→ Excerto a ler:
Nas outras duas obras a modificação do mundo rural está igualmente presente,
mesmo não tendo um papel tão fortemente estruturador no trabalho. O sentido dos
fluxos migratórios surge, em Fronteiras da Identidade, como o indicador mais
evidente das dinâmicas sociais. Se nos anos 50 Santa Margarida da Serra recebia
assalariados rurais que ali procuravam trabalho, nos anos 60 a corrente
inverte-se, assistindo-se a uma forte saída de margaridos. São vários os
factores que explicam esta inversão, mas, para o que aqui nos ocupa, importa
atender, fundamentalmente, às consequências. Na verdade, é o abandono das
terras menos produtivas, aquelas que exigiam uma mão-de-obra mais intensiva,
bem como uma forte quebra demográfica, que explica uma nova inversão dos fluxos
migratórios nos anos 80: Há 50 anos chegavam portugueses para trabalhar, agora
chega gente de todo o lado para descansar e o pior é que têm dinheiro para
comprar tudo' (p. 3). Diz-nos Manuela Raminhos que a estrutura social local
era marcada, há 50 anos atrás, por viver no monte ou na vila e que essa
diferença, decorrente da relação com a propriedade, se foi esbatendo em
consequência da emigração. São esses montes abandonados, e estigmatizados pela
memória da forte dicotomia social, que se tornam atractivos para os neo-rurais,
abrindo à comunidade um novo campo de leitura simbólica da estrutura social: É
a presença deste grupo, que não trabalha, que irá permitir à comunidade
anfitriã a construção da diferença: nós, os margaridos; eles, os estrangeiros
(p. 91).
Em Luz e Água a questão das modificações do mundo rural é revelada a partir de
uma espécie de reconstituição do passado a partir da memória colectiva (e.g.

→ Informação fornecida:
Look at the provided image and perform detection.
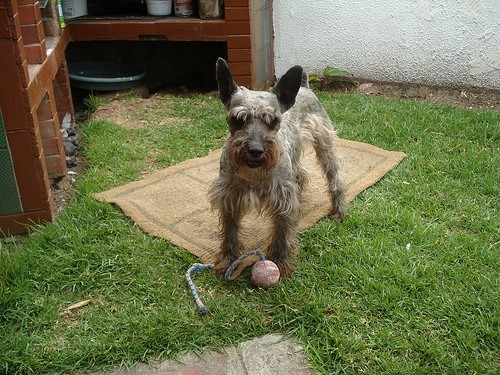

→ Tarefa proposta:
Responda a estas perguntas sobre o excerto a ler:
1. Em Fronteiras da Identidade, quem Santa Margarida da Serra recebia nos anos 50?
2. Segundo Manuela Raminhos, o que marcava a estrutura social local há 50 anos?
3. Que montes se tornam atrativos para os neo-rurais?

→ Resposta da tarefa:
1. Assalariados rurais que ali procuravam trabalho.
2. Viver no monte ou na vila.
3. Os montes abandonados e estigmatizados pela memória da forte dicotomia social.